Thursday, November 1, 2012

Power of Prayer

I always knew that prayer can be a powerful thing.  I have witnessed many answered prayers and many of my prayers have been answered in the past.  But this might be the first time I actually felt the power of prayer at such a grand level.  I have been overwhelmed at the people who have been praying for me.  And that is probably the one thing that kept me getting out of bed the last 3 weeks.  I prayed over and over to God to just give me the strength to go through this journey and let me not stray.  I was afraid that I might get to the point where I would lose faith and begin making deals with anybody that would listen.  But several of my prayer warriors told me that they had been praying that the cancer would be gone and several even told me that they prayed that the cancer would be given to them instead.  In the back of mind, I kept thinking that wasn't doing us any good, we know I've got it so let's move forward and go from there.  That is where I have been proven WRONG!!
Tuesday we went to see my drs.  First stop was the surgeon to check out my incision, which by the way looks great.  Well he kind of spilled the beans.  He walked in and looked at me and said "You don't have it and by the way your bone marrow is negative for lymphoma.  Don't tell Dr.
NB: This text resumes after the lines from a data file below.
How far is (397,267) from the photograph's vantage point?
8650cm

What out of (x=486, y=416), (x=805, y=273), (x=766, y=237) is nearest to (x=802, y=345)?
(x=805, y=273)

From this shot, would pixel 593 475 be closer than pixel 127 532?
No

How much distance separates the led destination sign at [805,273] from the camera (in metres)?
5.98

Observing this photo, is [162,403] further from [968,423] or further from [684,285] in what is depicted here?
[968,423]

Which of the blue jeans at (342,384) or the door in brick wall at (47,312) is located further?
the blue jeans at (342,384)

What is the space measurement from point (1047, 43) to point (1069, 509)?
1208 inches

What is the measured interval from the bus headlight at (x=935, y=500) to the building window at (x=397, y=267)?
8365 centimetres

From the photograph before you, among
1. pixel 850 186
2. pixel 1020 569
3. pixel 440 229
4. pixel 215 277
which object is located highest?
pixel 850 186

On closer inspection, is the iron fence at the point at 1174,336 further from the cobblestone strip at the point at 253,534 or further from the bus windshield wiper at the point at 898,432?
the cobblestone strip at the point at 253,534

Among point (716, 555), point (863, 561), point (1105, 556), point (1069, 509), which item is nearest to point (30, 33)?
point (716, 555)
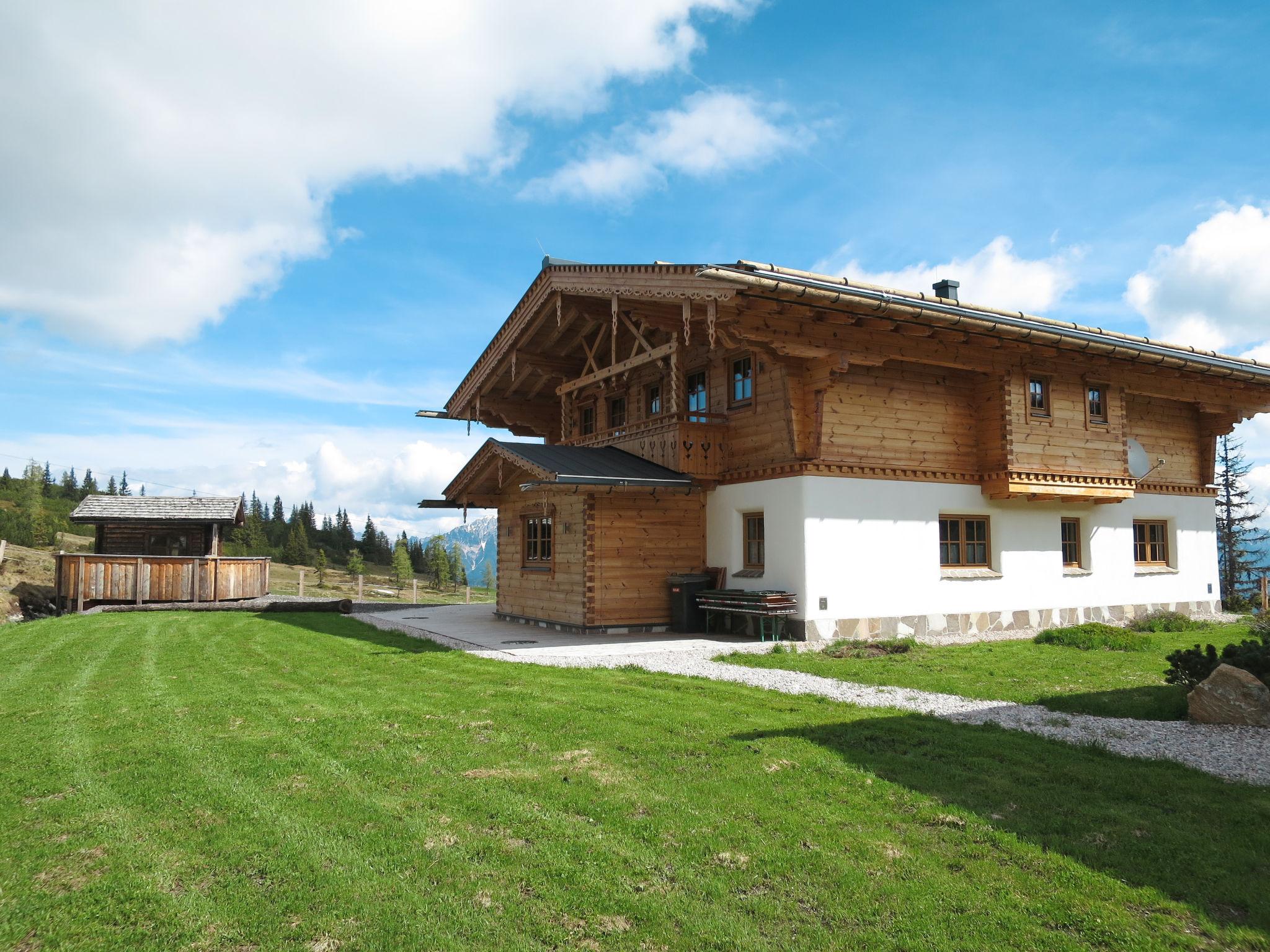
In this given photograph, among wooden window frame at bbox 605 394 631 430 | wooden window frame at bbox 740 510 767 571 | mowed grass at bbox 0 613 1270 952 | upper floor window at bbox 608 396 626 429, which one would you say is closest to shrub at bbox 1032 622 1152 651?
wooden window frame at bbox 740 510 767 571

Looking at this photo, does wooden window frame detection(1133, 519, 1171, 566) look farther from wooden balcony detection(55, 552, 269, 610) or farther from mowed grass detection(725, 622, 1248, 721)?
wooden balcony detection(55, 552, 269, 610)

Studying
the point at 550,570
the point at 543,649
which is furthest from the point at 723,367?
the point at 543,649

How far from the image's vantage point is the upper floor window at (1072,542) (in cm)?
1842

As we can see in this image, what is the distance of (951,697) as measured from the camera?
921cm

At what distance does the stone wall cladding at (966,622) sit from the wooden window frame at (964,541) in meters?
0.96

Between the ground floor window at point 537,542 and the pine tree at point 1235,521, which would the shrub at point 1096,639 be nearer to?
the ground floor window at point 537,542

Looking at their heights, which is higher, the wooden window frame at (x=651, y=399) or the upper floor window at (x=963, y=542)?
the wooden window frame at (x=651, y=399)

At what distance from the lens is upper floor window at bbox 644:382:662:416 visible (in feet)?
62.8

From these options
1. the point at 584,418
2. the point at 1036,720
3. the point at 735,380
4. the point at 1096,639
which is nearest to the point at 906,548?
the point at 1096,639

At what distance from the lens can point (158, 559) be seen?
75.6 feet

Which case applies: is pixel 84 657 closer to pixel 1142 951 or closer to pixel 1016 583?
→ pixel 1142 951

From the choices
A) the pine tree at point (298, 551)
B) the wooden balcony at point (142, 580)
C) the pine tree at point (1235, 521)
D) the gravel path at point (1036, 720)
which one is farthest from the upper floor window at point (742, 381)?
the pine tree at point (298, 551)

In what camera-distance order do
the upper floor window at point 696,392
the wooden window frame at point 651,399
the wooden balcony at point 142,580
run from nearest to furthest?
1. the upper floor window at point 696,392
2. the wooden window frame at point 651,399
3. the wooden balcony at point 142,580

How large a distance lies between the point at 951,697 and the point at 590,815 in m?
5.53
Elkins that I told you!"  I knew I had just heard him wrong and said, "I don't have lymphoma?"  We did not know that this could be an option.  He went on to explain that there is a 5% chance that the Fine Needle Aspiration could be wrong.  My head kept saying, he is just a surgeon and he has no idea what he is talking about.  When we left, I looked at Bear and my Mom and told them to not say anything, I was not ready to go "there" yet.  There was not going to be any walls coming down yet.
   For the next 2 hours, we waited for Dr Elkins.  We were in a room waiting and could here hear on the phone just talking and then move on to the next call.  We were so frustrated!  Finally when she came in she explained that she needed to hear some things directly from the pathologists mouth.  She went on to tell us that they had sent my thyroid biopsy to Mayo Clinic where it showed that I had atypical lymphoid cells.  These cells are abnormal and can be precancerous or they could have just stayed in that state indefinitely.  She called the first pathologist and he said that he had enough evidence in "gradient flow" (lab talk) to give the diagnosis of lymphoma cells but he also looked at the new biopsy and the lymphoma cells were no longer there!!  WHAT!?!  They were there, now they are gone??  Makes you wonder...
We knew there had to be more, otherwise she would have been a little more excited and shooing us out the door.  My PET scan showed some areas of concern.  A few lymphnodes under my arms, abdomen, and  groin had a reactive response. They can react due to 1. cancer or 2. inflammation.  Our hope is that it is inflammation caused by my inflamed thyroid-- it is all part of the lymphatic system.  If not, based on small size (the biggest lymphnode was 7mm) and the absence of the large B cells in my thyroid, that if it is cancerous that she is thinking it would be a low-grade lymphoma.  This tends to be less aggressive, slower, and typically easier to treat.  So now we wait until January 3rd.  I will be rescanned and if they react again, then a biopsy will be performed to get a diagnosis. 
Are we thrilled? YES. Are we thankful? YES.  Are we still scared? YES.  I know that this is a true miracle.  That dr looked me in the eye on October 15 and said "You have a malignancy and it is Primary thyroid Lyphoma."  There was not "it is suspected" or "it looks like", it was "YOU HAVE."  And now it's, "You DON'T have."  Yeah, yeah, 5% error.  Whatever!!  It was there and now it's gone.  That just doesn't happen.  God happens. 
I asked a close friend, how am I supposed to go back to everyday life like nothing is wrong and not worry every moment that something is going on?  She gave me the best advice.  She told me that you can't let it consume you.  You have to be thankful for each day and until you get bad news, don't worry.  So that is what I am going to try and do.  I haven't gotten any bad news.  I am not going to lie-- we are cautiously optimistic--I still have a few walls up.  But I have a lot of things and people that make me want to move on and live my life.  And here is a picture of my fun life!  Bear raided Kinson's room for a last minute costume!!



2 comments:

Rebecca Canzoneri said...

Hugs and kisses to you and Bear, Brandy as well as the children!! I love yall!! :)!!!!! Rebecca

Anna H said...

What wonderful news! Praise be to God--THE healer!